Parts of the exercise =
1. From the health-habits post, output the passage starting at "- Take a walk" and ending at "and their dogs.", copied word for word.
2. According to the health-habits post, why should exercise be shortened and intensified?

Source text =

++++++++++++++++++++

Here at Notebook Primal, I seek to share health habits- diet and lifestyle- that take us closer to how our ancestors lived based on our genetics. Though these items may seem obvious, reminders are always helpful for what you can do in the here and now.
And what’s not to love about a bulleted list? Read on for tips on how you can feel better today:
- Eliminate, or significantly reduce processed carbohydrates and sugar. Replace with veggies and seasonal fruit. Replace grain flour with coconut or almond flour. A good resource about the effects of grain on the body is found here at Paleo Leap.
- Take a walk after your meal. A post-meal walk, as short as 15 minutes, can help with digestion and improve blood sugar levels (1). I enjoy walking my dog in the early evening after dinner as a wind-down that includes a quick hello to my neighbors and their dogs.
- Learn a new [simple] recipe that you can use as a go to. Sometimes finding a healthy new recipe or revisiting an old standby can help simplify a healthy life. My newly found mid-day boost is called brownie batter from @cavegirlworldwide. Other healthy primal eats can be found here at Mark’s Daily Apple.
- Shorten and intensify your exercise. Ditch the long, chronic cardio that is inflammatory and can cause one to overeat. Go for a sprint, lift something really heavy; you’ll burn more fat, up your growth hormone and have more time for fun. Basics for HIIT are found here.

++++++++++++++++++++

Listed entries =
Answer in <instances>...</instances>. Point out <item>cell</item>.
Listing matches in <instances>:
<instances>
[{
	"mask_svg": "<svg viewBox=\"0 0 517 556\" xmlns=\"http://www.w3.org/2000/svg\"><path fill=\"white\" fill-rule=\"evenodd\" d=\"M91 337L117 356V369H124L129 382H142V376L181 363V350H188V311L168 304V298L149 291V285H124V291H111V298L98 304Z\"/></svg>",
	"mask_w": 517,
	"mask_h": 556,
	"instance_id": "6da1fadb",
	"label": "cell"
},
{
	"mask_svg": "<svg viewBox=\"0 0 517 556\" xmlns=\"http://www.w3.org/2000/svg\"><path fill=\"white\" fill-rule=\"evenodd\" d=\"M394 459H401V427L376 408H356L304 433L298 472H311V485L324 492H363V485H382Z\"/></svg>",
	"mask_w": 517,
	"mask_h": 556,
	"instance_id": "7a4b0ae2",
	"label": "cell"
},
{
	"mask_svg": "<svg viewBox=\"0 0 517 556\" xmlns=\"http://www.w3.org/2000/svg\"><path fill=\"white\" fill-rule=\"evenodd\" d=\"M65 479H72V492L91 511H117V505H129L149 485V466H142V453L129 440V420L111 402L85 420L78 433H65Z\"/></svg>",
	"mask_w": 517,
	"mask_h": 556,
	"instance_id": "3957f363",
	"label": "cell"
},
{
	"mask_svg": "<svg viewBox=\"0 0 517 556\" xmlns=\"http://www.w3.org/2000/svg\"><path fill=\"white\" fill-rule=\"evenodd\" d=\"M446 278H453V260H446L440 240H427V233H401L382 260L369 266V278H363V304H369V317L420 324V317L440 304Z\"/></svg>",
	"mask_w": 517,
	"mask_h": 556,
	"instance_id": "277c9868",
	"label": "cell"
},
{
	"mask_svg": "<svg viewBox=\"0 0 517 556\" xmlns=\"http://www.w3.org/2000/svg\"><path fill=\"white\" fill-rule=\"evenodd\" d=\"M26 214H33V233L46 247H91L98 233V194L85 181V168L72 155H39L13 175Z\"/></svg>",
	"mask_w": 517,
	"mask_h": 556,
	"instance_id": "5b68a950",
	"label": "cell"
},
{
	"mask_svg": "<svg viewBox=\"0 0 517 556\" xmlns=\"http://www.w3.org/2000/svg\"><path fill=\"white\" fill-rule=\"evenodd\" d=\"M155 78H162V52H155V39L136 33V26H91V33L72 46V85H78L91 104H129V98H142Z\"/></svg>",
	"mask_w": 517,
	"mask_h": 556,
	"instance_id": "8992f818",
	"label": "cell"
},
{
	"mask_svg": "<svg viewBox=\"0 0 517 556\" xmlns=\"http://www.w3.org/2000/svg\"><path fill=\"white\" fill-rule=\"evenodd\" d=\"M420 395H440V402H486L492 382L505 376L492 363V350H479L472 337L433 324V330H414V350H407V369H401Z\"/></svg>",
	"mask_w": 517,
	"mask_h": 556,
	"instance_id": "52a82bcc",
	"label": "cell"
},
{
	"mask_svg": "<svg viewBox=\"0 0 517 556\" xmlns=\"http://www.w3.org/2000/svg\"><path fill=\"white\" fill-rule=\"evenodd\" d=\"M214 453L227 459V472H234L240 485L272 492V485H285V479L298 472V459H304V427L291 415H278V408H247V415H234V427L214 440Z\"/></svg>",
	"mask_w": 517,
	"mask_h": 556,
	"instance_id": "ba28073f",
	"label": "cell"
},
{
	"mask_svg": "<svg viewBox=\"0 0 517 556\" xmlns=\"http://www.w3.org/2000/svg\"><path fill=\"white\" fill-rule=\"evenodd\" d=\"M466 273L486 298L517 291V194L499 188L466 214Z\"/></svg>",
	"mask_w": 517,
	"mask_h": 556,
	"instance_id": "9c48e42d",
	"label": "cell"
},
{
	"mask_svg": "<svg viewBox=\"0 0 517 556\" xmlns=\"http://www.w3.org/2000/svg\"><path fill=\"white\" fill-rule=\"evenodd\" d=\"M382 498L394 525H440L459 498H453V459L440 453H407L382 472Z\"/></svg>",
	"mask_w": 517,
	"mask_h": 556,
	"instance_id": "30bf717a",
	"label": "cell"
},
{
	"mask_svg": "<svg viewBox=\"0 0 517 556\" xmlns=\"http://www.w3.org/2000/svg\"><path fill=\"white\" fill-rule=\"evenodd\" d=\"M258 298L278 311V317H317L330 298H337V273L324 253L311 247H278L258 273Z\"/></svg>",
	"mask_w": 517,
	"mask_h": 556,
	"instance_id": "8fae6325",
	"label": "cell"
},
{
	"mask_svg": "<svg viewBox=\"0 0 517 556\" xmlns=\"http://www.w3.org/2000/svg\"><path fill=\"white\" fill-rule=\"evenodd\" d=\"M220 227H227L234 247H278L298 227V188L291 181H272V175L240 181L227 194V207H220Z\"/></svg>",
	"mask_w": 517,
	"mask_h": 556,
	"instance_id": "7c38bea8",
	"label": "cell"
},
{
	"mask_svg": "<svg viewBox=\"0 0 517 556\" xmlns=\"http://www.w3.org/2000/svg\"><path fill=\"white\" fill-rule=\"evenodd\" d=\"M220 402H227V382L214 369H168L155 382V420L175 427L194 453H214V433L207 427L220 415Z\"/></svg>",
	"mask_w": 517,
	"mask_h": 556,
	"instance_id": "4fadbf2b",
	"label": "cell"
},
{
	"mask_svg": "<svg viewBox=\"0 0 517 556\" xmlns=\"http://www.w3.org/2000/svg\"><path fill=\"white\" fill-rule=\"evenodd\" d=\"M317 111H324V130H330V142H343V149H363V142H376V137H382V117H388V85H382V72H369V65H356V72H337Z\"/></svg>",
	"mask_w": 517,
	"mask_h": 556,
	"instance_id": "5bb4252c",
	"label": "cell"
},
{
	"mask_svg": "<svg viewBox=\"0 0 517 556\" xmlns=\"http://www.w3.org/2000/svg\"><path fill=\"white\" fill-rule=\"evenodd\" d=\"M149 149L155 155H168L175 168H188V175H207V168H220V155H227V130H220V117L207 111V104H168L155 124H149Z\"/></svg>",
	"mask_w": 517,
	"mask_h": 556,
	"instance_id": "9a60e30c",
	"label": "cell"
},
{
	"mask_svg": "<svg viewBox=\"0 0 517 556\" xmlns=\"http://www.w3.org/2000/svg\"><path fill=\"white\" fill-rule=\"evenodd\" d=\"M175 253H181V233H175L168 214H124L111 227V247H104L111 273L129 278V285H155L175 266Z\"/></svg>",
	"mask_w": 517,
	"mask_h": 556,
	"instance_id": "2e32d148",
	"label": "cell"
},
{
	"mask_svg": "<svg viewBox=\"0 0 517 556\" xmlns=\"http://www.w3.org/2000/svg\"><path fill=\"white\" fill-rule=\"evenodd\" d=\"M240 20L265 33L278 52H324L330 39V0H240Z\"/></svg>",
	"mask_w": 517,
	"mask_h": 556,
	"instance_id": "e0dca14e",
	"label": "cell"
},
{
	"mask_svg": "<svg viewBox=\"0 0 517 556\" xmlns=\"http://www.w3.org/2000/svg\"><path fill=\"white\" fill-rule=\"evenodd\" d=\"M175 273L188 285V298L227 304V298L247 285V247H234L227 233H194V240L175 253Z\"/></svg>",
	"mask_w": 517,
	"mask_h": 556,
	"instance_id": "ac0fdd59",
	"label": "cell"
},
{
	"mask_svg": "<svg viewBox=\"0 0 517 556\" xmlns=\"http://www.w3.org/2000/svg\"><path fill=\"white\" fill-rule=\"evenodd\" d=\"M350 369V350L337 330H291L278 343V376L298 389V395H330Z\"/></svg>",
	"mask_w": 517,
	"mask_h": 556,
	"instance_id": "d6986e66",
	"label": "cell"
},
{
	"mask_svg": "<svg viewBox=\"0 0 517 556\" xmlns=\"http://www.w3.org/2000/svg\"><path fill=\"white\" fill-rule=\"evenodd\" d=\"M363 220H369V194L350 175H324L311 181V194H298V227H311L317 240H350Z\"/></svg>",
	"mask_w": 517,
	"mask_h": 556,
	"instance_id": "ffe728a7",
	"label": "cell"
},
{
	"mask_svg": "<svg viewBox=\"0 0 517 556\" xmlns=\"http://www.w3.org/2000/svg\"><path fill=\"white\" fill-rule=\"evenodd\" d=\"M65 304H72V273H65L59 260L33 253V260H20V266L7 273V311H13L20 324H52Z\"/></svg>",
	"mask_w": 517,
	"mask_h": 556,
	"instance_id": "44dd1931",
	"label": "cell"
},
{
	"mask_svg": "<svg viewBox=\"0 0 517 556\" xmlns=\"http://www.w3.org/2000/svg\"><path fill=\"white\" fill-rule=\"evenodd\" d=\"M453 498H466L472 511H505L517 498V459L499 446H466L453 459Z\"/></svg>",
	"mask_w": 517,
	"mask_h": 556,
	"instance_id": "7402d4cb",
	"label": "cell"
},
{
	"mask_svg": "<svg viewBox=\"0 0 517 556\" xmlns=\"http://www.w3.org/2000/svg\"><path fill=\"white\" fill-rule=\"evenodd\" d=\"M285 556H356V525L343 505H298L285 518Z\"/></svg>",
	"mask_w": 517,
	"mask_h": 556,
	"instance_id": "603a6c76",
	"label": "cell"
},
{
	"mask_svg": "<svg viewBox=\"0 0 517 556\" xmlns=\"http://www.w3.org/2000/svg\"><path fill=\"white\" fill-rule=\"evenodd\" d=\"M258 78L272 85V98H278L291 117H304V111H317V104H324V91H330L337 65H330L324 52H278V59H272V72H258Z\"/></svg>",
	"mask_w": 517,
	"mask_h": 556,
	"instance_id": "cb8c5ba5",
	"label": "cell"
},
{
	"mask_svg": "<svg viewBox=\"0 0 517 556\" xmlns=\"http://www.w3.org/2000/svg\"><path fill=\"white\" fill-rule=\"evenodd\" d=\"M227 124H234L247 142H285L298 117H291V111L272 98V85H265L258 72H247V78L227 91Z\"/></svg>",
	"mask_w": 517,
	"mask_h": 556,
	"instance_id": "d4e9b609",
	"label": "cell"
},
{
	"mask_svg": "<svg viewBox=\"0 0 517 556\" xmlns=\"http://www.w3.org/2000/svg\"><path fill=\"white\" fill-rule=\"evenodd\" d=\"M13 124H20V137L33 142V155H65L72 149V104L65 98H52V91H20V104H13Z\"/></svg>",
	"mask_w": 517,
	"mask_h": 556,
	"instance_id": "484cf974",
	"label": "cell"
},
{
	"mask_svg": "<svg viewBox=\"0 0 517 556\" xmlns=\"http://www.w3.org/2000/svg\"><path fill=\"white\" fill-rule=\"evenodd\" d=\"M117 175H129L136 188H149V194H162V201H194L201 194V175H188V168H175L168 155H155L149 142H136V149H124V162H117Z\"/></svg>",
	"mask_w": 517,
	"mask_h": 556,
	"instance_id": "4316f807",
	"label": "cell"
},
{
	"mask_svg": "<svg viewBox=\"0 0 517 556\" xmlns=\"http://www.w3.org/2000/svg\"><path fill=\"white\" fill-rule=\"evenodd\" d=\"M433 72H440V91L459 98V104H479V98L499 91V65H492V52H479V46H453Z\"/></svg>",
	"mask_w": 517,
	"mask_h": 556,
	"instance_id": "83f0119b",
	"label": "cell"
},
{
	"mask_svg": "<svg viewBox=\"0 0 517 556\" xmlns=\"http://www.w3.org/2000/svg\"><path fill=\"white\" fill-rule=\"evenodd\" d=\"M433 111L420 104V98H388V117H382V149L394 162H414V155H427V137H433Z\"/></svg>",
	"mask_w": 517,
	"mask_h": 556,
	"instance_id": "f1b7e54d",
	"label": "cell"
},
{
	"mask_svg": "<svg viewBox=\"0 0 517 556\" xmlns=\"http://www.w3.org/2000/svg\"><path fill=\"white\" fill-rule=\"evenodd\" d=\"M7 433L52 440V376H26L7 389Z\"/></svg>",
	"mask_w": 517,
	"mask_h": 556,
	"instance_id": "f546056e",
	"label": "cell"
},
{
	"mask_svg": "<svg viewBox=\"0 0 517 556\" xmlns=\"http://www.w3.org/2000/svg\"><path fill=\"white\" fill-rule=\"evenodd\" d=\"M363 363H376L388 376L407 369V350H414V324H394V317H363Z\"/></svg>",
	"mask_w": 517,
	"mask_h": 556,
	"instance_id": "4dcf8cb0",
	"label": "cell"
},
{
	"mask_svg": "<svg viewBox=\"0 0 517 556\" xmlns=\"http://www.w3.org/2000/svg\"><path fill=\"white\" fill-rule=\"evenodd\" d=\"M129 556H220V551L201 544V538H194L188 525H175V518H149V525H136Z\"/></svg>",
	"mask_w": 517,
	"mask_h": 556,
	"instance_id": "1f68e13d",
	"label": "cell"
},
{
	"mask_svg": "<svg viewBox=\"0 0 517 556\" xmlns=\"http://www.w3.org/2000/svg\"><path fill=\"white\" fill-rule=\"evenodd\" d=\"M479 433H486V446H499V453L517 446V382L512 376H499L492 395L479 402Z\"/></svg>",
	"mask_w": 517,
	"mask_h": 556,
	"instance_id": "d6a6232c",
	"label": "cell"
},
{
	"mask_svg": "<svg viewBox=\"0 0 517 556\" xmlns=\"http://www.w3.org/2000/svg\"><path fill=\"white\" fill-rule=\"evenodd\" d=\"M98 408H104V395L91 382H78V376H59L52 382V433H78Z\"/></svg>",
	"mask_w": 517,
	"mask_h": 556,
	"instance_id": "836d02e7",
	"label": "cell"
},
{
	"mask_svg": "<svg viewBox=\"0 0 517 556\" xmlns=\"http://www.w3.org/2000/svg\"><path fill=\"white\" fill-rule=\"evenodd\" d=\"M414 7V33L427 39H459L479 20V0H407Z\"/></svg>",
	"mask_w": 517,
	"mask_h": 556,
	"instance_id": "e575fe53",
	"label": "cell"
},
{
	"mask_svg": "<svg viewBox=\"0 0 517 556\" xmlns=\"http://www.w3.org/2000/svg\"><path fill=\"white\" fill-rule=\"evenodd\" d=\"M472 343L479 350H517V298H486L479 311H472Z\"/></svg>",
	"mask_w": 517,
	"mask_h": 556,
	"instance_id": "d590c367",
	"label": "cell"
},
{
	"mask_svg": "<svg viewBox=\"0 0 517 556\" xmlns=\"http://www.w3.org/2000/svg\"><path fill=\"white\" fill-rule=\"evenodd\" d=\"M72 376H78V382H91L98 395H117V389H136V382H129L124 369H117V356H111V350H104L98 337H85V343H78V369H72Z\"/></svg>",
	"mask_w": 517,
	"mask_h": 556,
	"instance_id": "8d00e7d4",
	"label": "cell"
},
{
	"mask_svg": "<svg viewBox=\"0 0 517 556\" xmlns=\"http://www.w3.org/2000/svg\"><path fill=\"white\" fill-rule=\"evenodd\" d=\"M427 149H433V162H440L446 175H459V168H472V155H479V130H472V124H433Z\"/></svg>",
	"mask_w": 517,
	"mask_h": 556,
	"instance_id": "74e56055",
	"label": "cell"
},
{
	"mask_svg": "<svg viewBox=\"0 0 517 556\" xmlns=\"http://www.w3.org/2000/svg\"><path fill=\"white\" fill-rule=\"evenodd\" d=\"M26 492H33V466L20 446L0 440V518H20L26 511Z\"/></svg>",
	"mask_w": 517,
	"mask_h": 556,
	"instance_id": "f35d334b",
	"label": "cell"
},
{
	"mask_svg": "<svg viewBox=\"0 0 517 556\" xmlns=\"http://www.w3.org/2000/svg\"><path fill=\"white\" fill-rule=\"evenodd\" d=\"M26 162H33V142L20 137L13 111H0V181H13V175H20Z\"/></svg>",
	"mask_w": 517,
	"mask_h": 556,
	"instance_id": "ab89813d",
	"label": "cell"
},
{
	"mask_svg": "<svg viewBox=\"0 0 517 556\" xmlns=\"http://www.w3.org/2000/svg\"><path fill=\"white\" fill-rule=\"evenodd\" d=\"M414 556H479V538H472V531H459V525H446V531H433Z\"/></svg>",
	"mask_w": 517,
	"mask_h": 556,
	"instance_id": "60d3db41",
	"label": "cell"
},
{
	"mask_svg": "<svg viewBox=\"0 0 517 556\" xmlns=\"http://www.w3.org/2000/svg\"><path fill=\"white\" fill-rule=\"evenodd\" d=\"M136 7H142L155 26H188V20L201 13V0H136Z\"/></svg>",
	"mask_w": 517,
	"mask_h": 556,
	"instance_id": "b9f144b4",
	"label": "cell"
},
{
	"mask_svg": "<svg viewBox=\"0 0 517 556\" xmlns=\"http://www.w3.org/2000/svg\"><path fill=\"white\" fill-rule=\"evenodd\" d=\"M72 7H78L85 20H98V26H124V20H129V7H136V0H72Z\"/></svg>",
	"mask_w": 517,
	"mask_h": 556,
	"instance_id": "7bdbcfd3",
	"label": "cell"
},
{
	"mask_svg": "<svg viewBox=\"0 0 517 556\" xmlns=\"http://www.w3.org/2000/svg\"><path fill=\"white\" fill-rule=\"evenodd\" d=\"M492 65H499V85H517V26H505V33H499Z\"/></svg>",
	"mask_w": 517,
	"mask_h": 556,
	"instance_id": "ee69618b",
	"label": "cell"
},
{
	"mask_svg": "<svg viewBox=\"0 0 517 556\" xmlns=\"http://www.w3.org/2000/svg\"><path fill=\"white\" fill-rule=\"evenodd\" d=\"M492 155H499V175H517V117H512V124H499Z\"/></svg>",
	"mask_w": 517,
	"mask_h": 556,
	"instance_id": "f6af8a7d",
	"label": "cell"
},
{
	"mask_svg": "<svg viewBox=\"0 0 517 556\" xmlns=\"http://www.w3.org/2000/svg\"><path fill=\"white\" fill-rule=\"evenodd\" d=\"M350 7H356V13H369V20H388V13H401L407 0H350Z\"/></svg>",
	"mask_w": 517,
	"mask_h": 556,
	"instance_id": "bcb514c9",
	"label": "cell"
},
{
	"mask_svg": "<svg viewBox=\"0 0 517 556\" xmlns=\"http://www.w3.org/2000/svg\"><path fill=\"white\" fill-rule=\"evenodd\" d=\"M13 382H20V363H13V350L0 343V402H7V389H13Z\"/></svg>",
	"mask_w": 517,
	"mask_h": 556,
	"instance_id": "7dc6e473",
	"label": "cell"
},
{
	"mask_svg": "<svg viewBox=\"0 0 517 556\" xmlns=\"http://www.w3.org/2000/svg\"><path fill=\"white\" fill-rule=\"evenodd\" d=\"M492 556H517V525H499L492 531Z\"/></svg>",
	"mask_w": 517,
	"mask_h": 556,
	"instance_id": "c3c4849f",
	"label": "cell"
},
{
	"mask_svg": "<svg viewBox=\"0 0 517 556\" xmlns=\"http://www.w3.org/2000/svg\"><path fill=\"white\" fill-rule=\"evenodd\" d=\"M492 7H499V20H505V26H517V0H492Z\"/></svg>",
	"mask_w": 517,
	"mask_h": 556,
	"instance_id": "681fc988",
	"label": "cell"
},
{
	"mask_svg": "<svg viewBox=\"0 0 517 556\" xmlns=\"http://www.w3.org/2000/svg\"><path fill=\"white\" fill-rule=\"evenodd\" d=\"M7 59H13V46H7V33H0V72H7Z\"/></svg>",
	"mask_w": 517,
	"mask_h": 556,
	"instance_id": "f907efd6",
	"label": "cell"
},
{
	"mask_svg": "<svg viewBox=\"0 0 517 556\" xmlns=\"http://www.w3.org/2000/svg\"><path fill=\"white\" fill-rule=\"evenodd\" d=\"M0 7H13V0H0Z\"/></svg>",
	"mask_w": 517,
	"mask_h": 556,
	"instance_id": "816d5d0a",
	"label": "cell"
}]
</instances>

++++++++++++++++++++

Task-by-task results =
1.
- Take a walk after your meal. A post-meal walk, as short as 15 minutes, can help with digestion and improve blood sugar levels (1). I enjoy walking my dog in the early evening after dinner as a wind-down that includes a quick hello to my neighbors and their dogs.

2. The post calls long, chronic cardio inflammatory and says it can cause overeating. Sprinting or lifting something really heavy instead will burn more fat, raise growth hormone, and leave more time for fun.